**** GIVEN PASSAGE ****

JAMA Netw Open. 2026 Jan 2;9(1):e2549655. doi: 10.1001/jamanetworkopen.2025.49655.

ABSTRACT

IMPORTANCE: Antibiotics prescribed at hospital discharge are frequently unnecessary or suboptimal. Strategies to improve prescribing are not well defined.

OBJECTIVE: To evaluate whether a discharge-focused prospective audit and feedback process decreases antibiotic overuse at hospital discharge.

DESIGN, SETTING, AND PARTICIPANTS: This stepped-wedge cluster-randomized clinical trial was conducted across participating units at 10 hospitals with antibiotic stewardship (AS) teams and supporting staff from December 5, 2022, to November 17, 2023. After a 24-week baseline period, 1 hospital crossed into the intervention arm every 2 weeks.

**** DATA EXCERPTS ****

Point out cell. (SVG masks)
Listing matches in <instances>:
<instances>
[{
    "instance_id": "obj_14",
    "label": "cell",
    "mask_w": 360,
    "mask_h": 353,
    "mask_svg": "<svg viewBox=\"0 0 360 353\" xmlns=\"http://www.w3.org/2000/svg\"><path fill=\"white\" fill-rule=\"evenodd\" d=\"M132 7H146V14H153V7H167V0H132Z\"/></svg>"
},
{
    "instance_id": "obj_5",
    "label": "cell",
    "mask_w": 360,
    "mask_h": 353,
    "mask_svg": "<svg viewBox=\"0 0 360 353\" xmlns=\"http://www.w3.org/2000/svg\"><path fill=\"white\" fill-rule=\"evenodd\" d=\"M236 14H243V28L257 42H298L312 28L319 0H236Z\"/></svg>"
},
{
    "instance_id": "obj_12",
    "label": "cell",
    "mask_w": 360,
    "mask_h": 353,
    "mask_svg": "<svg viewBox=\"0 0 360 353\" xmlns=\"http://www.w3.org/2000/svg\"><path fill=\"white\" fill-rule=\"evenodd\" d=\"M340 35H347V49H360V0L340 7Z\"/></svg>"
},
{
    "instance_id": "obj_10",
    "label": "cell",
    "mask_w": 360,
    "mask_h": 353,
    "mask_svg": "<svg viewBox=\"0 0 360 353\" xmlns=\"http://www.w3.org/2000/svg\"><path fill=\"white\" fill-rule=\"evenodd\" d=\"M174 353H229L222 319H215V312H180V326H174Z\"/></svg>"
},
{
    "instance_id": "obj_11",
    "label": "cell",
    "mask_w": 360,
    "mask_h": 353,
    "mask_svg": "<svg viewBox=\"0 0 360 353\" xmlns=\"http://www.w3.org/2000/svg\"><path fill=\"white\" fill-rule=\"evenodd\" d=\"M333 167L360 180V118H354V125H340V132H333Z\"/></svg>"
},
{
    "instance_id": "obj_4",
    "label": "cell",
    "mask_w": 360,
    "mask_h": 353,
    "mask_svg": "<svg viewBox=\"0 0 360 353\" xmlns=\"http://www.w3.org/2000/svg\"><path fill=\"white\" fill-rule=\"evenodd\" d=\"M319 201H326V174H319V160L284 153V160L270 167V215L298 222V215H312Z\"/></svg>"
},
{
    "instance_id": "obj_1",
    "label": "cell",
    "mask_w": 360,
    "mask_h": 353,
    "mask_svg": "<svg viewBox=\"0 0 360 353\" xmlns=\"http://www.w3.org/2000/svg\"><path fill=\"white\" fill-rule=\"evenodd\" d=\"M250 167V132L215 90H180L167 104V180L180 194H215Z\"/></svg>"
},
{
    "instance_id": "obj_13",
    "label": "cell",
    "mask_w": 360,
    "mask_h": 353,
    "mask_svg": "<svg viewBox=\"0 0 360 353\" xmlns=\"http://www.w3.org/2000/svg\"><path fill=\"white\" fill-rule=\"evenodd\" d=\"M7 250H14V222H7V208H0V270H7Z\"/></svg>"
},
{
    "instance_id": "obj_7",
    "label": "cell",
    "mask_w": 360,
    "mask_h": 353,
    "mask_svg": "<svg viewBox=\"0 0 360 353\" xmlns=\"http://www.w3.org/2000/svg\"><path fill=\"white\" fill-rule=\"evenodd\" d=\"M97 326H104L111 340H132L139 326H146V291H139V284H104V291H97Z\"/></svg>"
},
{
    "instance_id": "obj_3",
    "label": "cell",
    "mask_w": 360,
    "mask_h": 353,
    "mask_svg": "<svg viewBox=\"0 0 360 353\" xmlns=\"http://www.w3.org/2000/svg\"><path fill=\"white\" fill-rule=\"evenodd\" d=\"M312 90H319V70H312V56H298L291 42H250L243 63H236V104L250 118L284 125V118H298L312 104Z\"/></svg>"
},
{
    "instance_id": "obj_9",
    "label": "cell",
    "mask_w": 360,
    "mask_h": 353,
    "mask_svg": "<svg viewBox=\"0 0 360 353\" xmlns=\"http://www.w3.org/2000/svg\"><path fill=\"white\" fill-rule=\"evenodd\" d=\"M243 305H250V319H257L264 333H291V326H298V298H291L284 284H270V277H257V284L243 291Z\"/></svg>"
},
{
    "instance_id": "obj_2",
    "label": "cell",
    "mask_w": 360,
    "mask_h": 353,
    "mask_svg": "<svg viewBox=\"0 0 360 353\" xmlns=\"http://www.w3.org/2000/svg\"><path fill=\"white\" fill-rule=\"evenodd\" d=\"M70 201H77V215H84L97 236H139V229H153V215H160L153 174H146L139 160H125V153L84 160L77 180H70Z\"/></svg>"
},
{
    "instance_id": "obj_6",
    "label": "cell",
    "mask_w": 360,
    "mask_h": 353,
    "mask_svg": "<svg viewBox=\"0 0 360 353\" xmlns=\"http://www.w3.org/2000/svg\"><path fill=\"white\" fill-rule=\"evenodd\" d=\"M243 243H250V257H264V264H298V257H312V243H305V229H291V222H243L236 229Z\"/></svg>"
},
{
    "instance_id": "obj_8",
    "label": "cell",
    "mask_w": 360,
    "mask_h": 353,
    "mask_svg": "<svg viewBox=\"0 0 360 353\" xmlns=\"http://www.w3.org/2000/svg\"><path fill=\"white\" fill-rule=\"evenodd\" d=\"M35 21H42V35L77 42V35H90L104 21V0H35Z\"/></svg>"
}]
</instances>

****

§ **TASK REQUIREMENTS**: Copy out the abstract on discharge antibiotic prescribing word for word, from the journal citation line through the last sentence.

§ **WRITTEN RESPONSE**:
JAMA Netw Open. 2026 Jan 2;9(1):e2549655. doi: 10.1001/jamanetworkopen.2025.49655.

ABSTRACT

IMPORTANCE: Antibiotics prescribed at hospital discharge are frequently unnecessary or suboptimal. Strategies to improve prescribing are not well defined.

OBJECTIVE: To evaluate whether a discharge-focused prospective audit and feedback process decreases antibiotic overuse at hospital discharge.

DESIGN, SETTING, AND PARTICIPANTS: This stepped-wedge cluster-randomized clinical trial was conducted across participating units at 10 hospitals with antibiotic stewardship (AS) teams and supporting staff from December 5, 2022, to November 17, 2023. After a 24-week baseline period, 1 hospital crossed into the intervention arm every 2 weeks.